*REQUIREMENTS:*
Which lines in the records below contain the string "right"? Copy each of those lines in full.

*INFORMATION SUPPLIED:*
+++

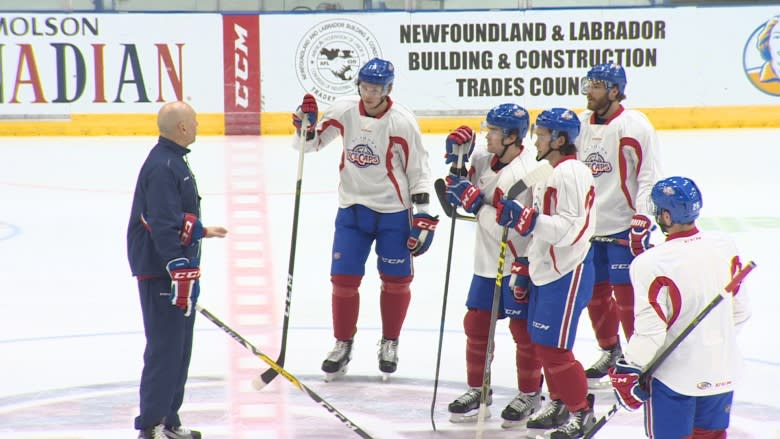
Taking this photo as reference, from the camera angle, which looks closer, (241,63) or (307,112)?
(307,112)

+++

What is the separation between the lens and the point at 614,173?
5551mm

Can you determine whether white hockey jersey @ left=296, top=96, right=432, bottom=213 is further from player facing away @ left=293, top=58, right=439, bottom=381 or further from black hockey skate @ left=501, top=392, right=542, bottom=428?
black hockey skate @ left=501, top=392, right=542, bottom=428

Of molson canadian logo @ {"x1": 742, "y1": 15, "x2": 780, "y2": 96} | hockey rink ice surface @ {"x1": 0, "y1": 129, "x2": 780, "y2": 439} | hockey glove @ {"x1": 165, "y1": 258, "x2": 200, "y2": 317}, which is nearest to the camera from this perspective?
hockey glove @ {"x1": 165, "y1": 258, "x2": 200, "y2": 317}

+++

*SOLUTION FOR THIS PROBLEM:*
Can you determine whether white hockey jersey @ left=296, top=96, right=432, bottom=213 is further from player facing away @ left=293, top=58, right=439, bottom=381 or further from black hockey skate @ left=501, top=392, right=542, bottom=428?
black hockey skate @ left=501, top=392, right=542, bottom=428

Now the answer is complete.